◆ **Lista de exercícios**
(A) Repita o trecho da notícia entre "De acordo com" e "trabalhador com deficiência.", inclusive.
(B) Responda com base na notícia:
(i) Qual é o prazo máximo dado à empresa para contratar empregados com deficiência ou reabilitados?
(ii) Quantos trabalhadores com deficiência a empresa tinha contratados à época do ajuizamento da ação?
(iii) Qual juízo julgou improcedentes os pedidos da ação civil pública?

___ Texto do exercício

Empresa de construção do DF tem seis meses para contratar trabalhadores com deficiência
Sentença do TRT-10 prevê multa em caso de descumprimento da Cota Legal
Os desembargadores da Segunda Turma do Tribunal Regional do Trabalho da 10ª Região (TRT-10) deram provimento ao recurso ordinário do Ministério Público do Trabalho no Distrito Federal (MPT-DF), condenando a JM Terraplanagem e Construções Ltda. a contratar, em prazo não superior a seis meses, e manter em seus quadros empregados com deficiência ou reabilitados da Previdência Social, sob pena de multa por pessoa faltante para completar a Cota Legal mínima.
De acordo com a legislação, empresas com 100 ou mais empregados são obrigadas a preencher de 2% a 5% de seus cargos com beneficiários reabilitados ou pessoas com deficiência.
A JM Terraplanagem está proibida de promover a dispensa de pessoa com deficiência ao final de contrato por prazo determinado de mais de 90 dias e a dispensa imotivada em contrato por prazo indeterminado sem a prévia contratação de outro trabalhador com deficiência.
A ação civil pública foi ajuizada pelo MPT-DF, representado pelo procurador Rodrigo Bezerra Martins, em novembro de 2023, após a constatação de que a empresa possuía, à época, apenas dois trabalhadores com deficiência contratados. O procurador afirmou que “sem o esgotamento de todas as opções disponíveis para a efetiva contratação de pessoas com deficiência e reabilitadas, não se há de falar que a empresa despendeu esforços para cumprimento da Cota.”
No entanto, o entendimento do juízo da 5ª Vara do Trabalho de Brasília (DF) foi outro, julgando improcedentes os pedidos da ação civil pública, considerando que “as dificuldades observadas no cumprimento da Cota se devem às situações específicas da atividade empresarial, bem como que - a despeito de a empresa ter envidado efetivos esforços para a contratação de pessoas com deficiência - não houve apresentação de candidatos interessados com a aptidão física e técnica necessárias.”
Inconformado com a decisão, o órgão ministerial interpôs recurso ordinário, representado pelo procurador Paulo dos Santos Neto, insistindo no pedido inicial e discordando da decisão “no sentido da efetividade, empenho, quantidade, qualidade e abrangência dos esforços da ré para o cumprimento da cota.”

______
___ Material fornecido

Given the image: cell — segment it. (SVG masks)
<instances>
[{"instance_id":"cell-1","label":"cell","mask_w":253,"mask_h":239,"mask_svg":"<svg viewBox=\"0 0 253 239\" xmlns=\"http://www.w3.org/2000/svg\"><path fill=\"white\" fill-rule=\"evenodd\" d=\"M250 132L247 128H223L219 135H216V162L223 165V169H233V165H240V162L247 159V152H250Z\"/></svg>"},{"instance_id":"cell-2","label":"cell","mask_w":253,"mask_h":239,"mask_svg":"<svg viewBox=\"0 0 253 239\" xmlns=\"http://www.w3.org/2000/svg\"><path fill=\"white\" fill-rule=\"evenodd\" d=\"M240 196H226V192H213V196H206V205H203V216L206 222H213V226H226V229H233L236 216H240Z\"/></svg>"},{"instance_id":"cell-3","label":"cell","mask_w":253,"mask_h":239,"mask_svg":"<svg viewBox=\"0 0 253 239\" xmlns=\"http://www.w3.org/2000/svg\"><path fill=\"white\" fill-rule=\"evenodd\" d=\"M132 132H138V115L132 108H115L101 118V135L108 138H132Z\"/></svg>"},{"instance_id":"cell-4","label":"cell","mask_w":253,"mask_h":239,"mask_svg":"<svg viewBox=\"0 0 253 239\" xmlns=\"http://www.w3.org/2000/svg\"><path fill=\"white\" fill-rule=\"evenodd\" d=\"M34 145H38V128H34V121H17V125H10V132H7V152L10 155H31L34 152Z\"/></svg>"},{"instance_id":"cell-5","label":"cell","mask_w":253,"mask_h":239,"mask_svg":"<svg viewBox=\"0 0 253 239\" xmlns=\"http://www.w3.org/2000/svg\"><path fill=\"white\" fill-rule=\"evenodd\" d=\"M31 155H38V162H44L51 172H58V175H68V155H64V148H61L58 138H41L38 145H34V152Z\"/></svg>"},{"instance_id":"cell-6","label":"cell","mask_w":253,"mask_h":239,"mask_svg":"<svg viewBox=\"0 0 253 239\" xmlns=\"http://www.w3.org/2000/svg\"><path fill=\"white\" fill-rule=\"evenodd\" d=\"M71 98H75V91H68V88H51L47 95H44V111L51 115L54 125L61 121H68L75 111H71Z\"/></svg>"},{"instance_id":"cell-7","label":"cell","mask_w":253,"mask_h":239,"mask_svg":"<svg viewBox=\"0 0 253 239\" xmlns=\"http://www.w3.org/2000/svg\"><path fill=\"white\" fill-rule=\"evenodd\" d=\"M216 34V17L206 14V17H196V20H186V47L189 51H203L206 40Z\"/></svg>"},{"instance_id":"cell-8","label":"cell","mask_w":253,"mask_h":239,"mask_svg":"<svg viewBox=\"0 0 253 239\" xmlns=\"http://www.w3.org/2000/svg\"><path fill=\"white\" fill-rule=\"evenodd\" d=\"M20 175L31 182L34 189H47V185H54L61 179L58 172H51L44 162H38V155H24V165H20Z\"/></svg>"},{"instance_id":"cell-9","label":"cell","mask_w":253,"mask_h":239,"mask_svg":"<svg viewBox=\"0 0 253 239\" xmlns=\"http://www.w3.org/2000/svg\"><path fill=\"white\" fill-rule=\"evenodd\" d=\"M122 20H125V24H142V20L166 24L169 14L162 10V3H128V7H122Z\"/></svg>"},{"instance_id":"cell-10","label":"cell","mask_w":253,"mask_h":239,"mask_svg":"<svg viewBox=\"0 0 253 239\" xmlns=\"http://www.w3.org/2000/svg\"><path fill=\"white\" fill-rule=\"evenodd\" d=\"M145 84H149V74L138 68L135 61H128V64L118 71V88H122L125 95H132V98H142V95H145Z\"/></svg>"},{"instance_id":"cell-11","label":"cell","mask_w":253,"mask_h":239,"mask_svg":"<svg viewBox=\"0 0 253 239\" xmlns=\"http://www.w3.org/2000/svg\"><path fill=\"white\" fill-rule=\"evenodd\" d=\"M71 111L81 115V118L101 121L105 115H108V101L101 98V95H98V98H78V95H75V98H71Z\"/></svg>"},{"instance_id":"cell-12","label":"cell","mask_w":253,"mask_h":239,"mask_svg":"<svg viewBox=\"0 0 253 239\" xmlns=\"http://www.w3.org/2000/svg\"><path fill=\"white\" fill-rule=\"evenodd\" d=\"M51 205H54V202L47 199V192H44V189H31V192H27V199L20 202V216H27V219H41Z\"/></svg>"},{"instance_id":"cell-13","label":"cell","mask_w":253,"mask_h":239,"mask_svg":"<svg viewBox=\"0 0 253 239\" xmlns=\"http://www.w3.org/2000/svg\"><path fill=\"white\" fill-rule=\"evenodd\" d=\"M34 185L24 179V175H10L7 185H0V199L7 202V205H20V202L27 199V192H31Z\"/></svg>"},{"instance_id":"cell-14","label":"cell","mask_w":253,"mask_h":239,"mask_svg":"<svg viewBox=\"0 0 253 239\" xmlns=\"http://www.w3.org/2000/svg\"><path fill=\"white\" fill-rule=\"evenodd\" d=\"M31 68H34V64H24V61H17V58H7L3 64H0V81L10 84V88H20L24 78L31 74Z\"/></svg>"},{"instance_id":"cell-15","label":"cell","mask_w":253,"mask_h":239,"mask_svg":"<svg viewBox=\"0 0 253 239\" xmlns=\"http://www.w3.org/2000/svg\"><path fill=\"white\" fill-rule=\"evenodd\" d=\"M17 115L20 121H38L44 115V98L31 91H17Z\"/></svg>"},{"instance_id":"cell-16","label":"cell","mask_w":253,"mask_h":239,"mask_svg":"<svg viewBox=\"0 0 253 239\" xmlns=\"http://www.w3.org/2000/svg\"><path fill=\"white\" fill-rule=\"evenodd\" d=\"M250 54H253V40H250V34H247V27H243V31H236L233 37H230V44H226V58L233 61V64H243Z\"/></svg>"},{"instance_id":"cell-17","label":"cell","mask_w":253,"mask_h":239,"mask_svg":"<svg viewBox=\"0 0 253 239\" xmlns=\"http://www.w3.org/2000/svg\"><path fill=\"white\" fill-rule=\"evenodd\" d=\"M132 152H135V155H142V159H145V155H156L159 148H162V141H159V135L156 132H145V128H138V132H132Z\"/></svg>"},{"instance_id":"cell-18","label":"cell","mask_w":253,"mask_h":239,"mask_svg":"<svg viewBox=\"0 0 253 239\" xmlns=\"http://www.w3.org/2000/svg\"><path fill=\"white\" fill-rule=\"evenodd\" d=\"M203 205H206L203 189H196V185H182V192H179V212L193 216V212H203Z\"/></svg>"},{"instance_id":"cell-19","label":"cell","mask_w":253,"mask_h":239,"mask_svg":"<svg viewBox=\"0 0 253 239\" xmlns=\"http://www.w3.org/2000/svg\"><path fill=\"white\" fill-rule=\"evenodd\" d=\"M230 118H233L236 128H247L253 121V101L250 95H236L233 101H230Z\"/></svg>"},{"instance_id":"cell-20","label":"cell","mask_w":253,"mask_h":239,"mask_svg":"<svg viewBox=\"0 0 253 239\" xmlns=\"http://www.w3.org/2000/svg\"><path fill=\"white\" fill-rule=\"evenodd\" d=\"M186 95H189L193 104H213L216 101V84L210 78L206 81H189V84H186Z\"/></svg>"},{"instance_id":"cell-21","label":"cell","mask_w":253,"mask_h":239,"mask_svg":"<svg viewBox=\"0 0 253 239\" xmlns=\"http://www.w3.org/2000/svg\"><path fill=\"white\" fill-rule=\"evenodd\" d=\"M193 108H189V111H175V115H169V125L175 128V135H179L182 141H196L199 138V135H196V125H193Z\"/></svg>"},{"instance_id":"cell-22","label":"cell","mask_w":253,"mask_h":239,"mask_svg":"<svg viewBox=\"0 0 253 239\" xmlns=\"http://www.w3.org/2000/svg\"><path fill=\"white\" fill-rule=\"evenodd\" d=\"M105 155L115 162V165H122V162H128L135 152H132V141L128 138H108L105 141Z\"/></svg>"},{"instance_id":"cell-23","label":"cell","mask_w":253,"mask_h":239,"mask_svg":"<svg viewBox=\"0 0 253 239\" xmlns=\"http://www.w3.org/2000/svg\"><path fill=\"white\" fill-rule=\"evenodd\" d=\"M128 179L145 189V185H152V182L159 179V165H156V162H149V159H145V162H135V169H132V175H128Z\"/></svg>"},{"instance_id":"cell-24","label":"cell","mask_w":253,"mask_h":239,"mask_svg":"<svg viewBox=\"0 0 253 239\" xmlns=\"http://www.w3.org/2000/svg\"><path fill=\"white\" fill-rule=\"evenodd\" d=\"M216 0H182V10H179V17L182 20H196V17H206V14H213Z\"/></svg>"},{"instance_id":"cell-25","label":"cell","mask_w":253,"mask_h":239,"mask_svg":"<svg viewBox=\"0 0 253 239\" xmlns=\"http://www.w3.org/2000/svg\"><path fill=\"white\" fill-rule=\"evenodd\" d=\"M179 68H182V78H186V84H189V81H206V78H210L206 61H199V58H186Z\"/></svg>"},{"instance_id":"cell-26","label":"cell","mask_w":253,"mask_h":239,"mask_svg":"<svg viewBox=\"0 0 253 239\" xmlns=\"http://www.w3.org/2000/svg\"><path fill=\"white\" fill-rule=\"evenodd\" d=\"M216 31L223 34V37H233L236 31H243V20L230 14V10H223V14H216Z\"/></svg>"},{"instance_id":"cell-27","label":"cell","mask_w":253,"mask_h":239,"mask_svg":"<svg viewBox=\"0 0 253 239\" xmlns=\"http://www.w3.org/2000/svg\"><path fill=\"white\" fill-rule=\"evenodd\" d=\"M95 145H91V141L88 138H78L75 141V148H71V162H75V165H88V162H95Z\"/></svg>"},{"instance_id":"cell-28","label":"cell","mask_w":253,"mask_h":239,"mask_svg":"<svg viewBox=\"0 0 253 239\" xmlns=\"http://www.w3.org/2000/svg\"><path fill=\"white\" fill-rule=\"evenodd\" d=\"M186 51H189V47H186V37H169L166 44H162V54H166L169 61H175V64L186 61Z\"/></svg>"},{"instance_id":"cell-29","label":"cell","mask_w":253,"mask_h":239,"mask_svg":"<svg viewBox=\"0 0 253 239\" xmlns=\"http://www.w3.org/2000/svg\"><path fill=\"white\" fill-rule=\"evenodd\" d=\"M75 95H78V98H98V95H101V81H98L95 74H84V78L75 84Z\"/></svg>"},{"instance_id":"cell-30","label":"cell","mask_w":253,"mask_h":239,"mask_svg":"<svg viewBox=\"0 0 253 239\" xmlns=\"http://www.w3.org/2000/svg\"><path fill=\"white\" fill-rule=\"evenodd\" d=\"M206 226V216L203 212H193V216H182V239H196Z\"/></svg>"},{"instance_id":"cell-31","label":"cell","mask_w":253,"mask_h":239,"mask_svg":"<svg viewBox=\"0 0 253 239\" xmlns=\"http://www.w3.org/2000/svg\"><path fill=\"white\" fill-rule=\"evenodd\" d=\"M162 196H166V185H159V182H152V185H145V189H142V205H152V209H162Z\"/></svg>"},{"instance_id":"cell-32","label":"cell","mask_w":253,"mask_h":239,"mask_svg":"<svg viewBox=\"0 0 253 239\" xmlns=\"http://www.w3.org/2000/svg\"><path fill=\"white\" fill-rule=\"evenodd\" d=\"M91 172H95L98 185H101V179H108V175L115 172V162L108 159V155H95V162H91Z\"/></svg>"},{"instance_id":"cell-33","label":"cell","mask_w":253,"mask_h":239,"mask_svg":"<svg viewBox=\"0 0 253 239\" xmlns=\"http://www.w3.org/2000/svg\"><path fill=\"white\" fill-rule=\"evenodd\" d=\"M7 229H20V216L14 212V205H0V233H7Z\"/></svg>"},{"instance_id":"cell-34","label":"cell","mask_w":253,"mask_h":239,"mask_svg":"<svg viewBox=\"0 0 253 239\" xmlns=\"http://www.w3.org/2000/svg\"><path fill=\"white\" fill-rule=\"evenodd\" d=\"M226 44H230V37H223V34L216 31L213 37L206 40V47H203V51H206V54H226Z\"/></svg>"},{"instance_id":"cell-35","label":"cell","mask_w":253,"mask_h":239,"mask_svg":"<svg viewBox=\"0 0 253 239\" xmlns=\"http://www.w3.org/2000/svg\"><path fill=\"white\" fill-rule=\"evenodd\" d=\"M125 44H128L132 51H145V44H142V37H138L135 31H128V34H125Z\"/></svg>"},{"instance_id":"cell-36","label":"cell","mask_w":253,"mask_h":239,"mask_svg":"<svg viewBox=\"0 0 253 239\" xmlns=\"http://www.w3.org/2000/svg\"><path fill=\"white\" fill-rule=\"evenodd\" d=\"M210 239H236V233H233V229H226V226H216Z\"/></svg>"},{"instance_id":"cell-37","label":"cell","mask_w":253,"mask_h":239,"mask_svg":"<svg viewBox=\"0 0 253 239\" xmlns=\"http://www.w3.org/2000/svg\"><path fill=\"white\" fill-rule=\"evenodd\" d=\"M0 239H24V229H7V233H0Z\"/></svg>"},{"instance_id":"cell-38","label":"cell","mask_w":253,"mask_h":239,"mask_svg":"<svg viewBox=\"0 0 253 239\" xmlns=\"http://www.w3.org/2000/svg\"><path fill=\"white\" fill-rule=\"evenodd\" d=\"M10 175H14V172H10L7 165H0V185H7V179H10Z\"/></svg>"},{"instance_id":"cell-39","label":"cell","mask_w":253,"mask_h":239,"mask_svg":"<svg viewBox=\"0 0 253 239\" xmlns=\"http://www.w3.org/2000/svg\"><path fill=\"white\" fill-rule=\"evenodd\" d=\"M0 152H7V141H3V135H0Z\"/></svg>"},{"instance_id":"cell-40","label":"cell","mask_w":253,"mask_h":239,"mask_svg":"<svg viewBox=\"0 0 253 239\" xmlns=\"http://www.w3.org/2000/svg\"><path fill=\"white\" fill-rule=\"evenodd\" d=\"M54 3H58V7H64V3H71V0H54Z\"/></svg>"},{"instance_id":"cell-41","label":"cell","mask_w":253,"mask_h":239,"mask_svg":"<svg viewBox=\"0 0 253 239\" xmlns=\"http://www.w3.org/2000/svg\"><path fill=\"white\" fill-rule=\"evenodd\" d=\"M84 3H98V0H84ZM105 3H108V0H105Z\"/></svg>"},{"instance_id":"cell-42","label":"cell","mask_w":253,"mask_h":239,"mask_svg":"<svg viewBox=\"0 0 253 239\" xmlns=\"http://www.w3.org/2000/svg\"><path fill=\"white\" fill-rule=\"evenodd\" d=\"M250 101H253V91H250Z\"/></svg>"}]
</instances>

______

◆ **Gabarito**
(A)
De acordo com a legislação, empresas com 100 ou mais empregados são obrigadas a preencher de 2% a 5% de seus cargos com beneficiários reabilitados ou pessoas com deficiência.
A JM Terraplanagem está proibida de promover a dispensa de pessoa com deficiência ao final de contrato por prazo determinado de mais de 90 dias e a dispensa imotivada em contrato por prazo indeterminado sem a prévia contratação de outro trabalhador com deficiência.

(B)
(i) Seis meses.
(ii) Dois.
(iii) O juízo da 5ª Vara do Trabalho de Brasília (DF).